PROBLEM TO SOLVE: What is needed here is each entry reproduced exactly, without its pictures.

*** DATA TO EXAMINE Section Begins ***

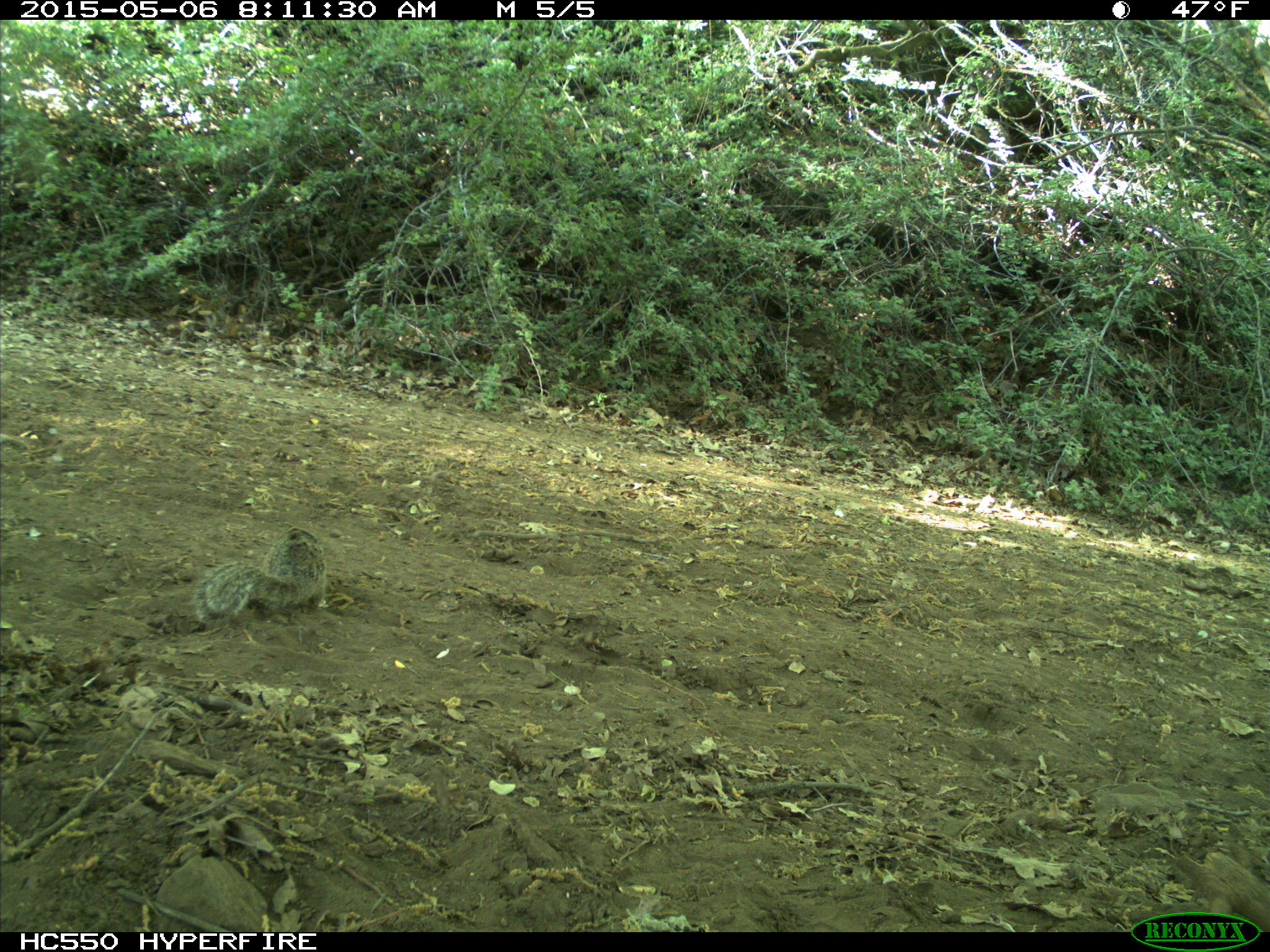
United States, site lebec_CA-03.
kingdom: Animalia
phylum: Chordata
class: Mammalia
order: Rodentia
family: Sciuridae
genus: Otospermophilus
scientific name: Otospermophilus beecheyi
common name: california ground squirrel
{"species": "Otospermophilus beecheyi (california ground squirrel)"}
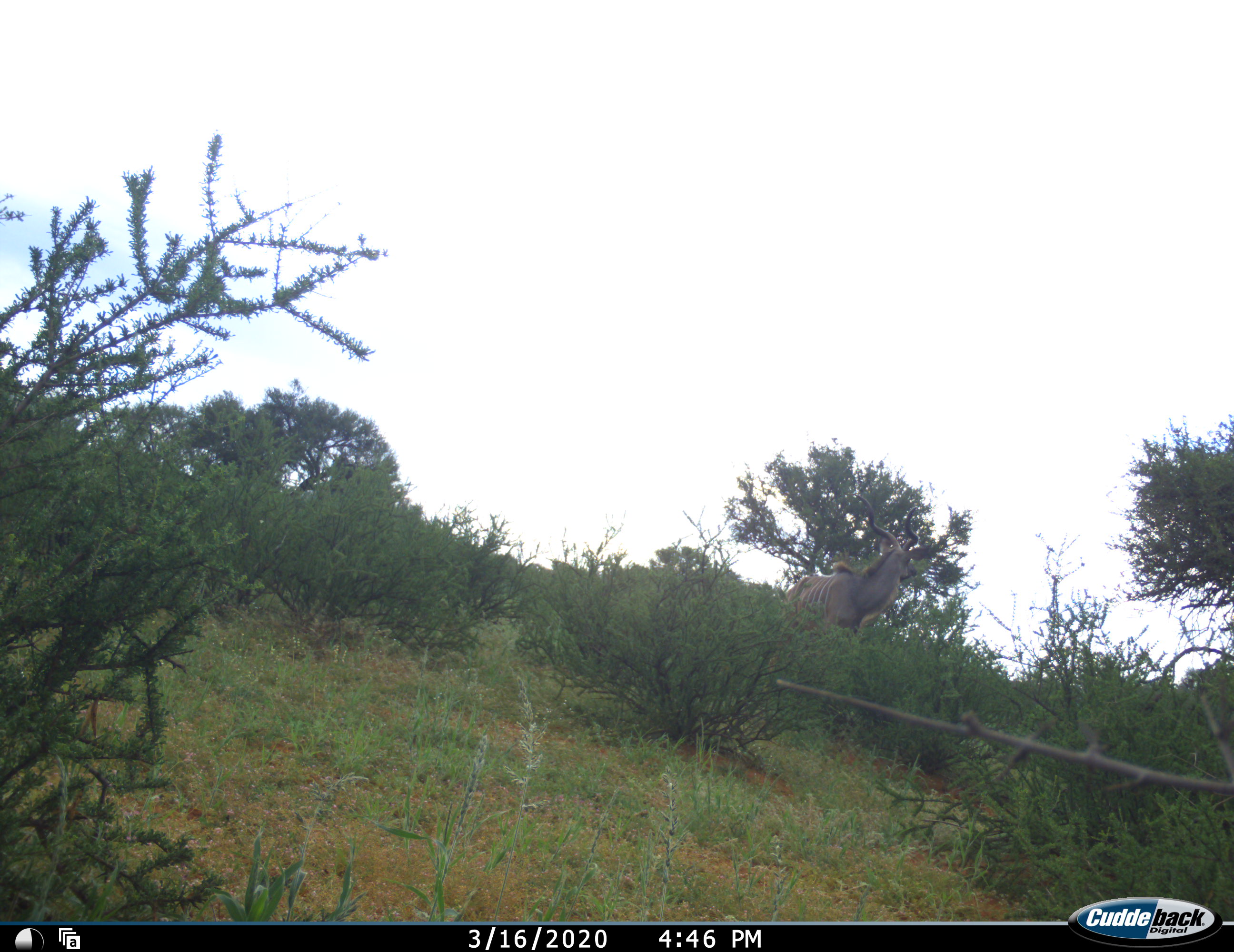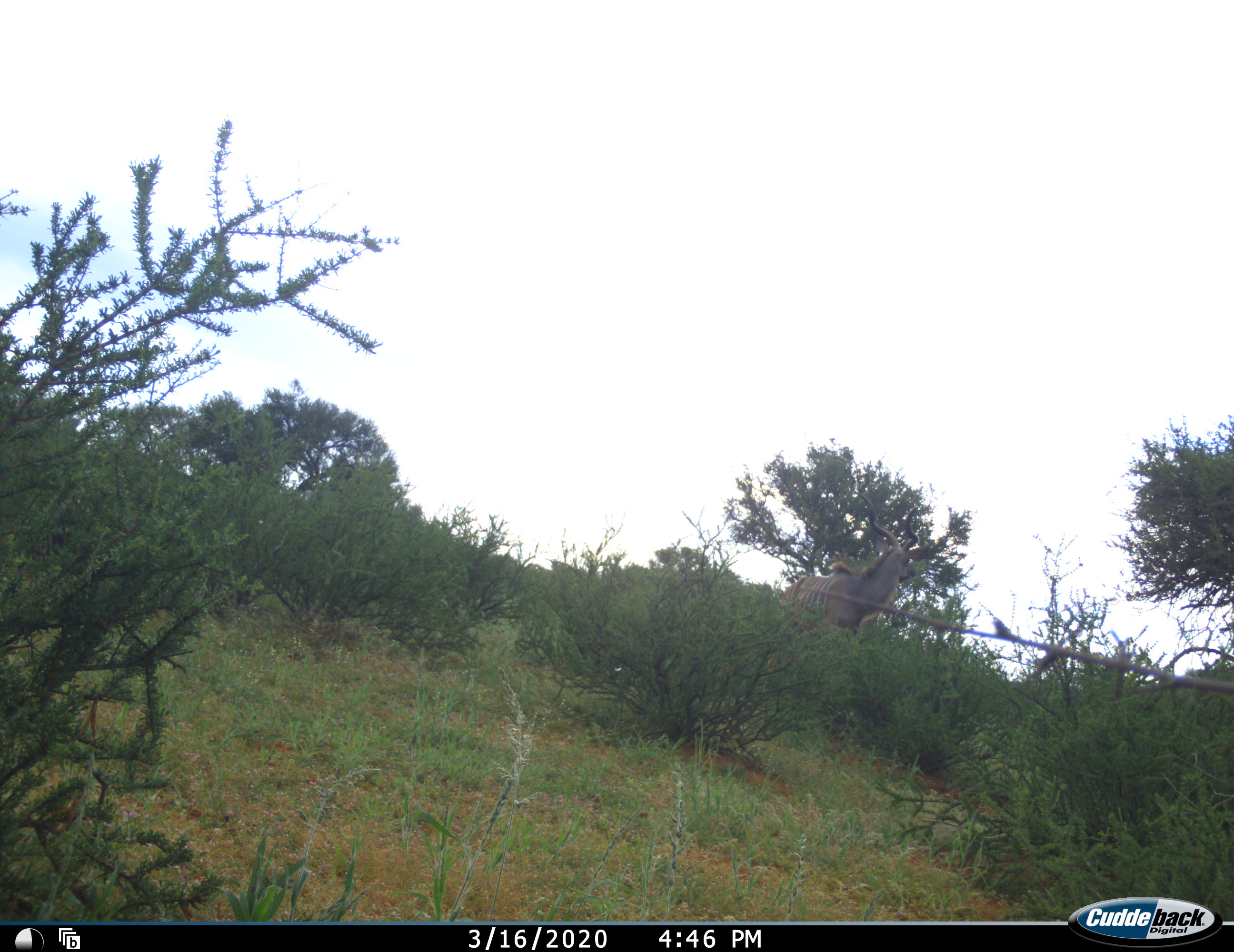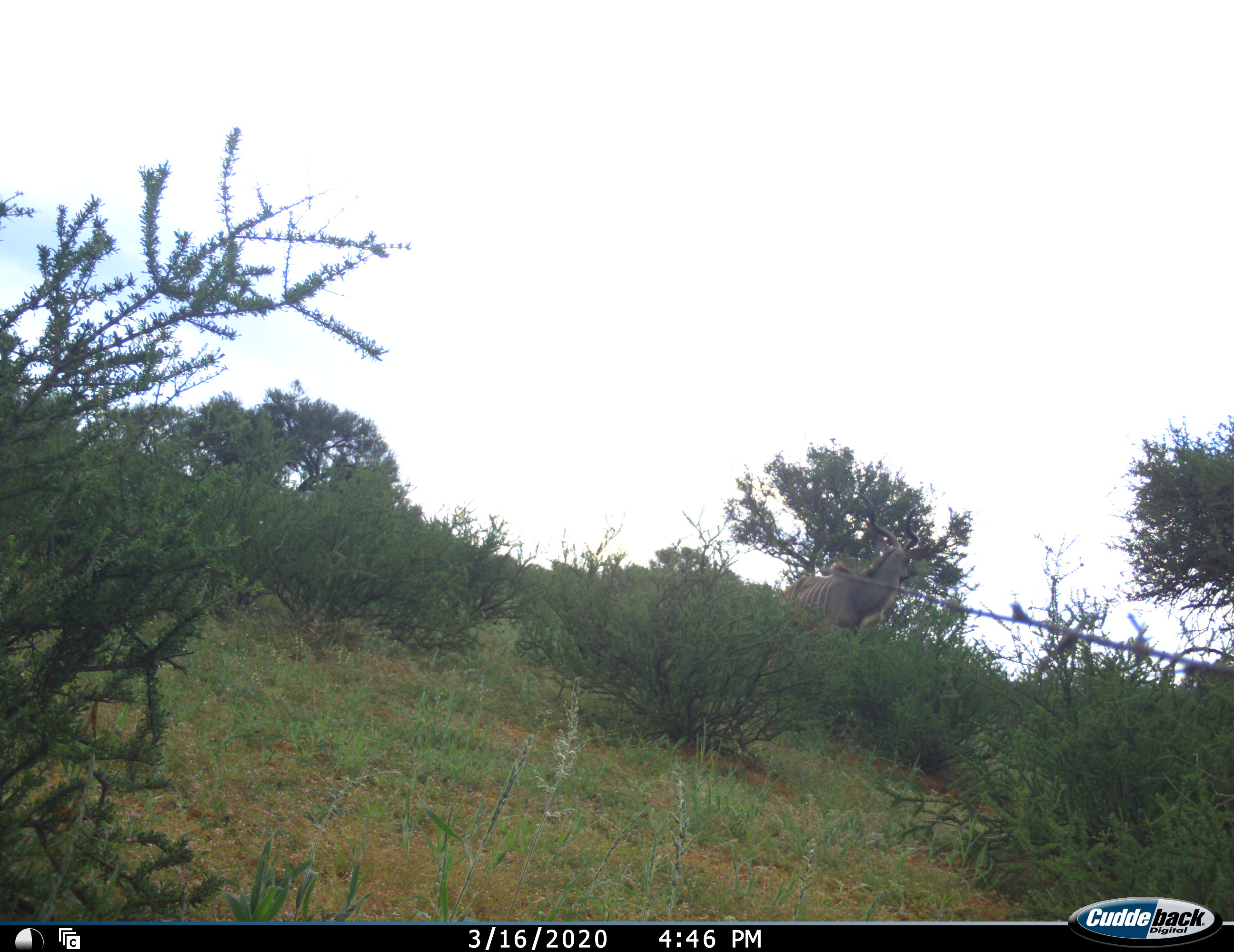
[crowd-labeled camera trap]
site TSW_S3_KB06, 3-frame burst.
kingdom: Animalia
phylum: Chordata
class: Mammalia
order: Artiodactyla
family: Bovidae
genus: Tragelaphus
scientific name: Tragelaphus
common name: kudu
Kudu (Tragelaphus), count 1. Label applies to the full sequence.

*** DATA TO EXAMINE Section Ends ***

YOUR SOLUTION:
United States, site lebec_CA-03.
kingdom: Animalia
phylum: Chordata
class: Mammalia
order: Rodentia
family: Sciuridae
genus: Otospermophilus
scientific name: Otospermophilus beecheyi
common name: california ground squirrel
{"species": "Otospermophilus beecheyi (california ground squirrel)"}
[crowd-labeled camera trap]
site TSW_S3_KB06, 3-frame burst.
kingdom: Animalia
phylum: Chordata
class: Mammalia
order: Artiodactyla
family: Bovidae
genus: Tragelaphus
scientific name: Tragelaphus
common name: kudu
Kudu (Tragelaphus), count 1. Label applies to the full sequence.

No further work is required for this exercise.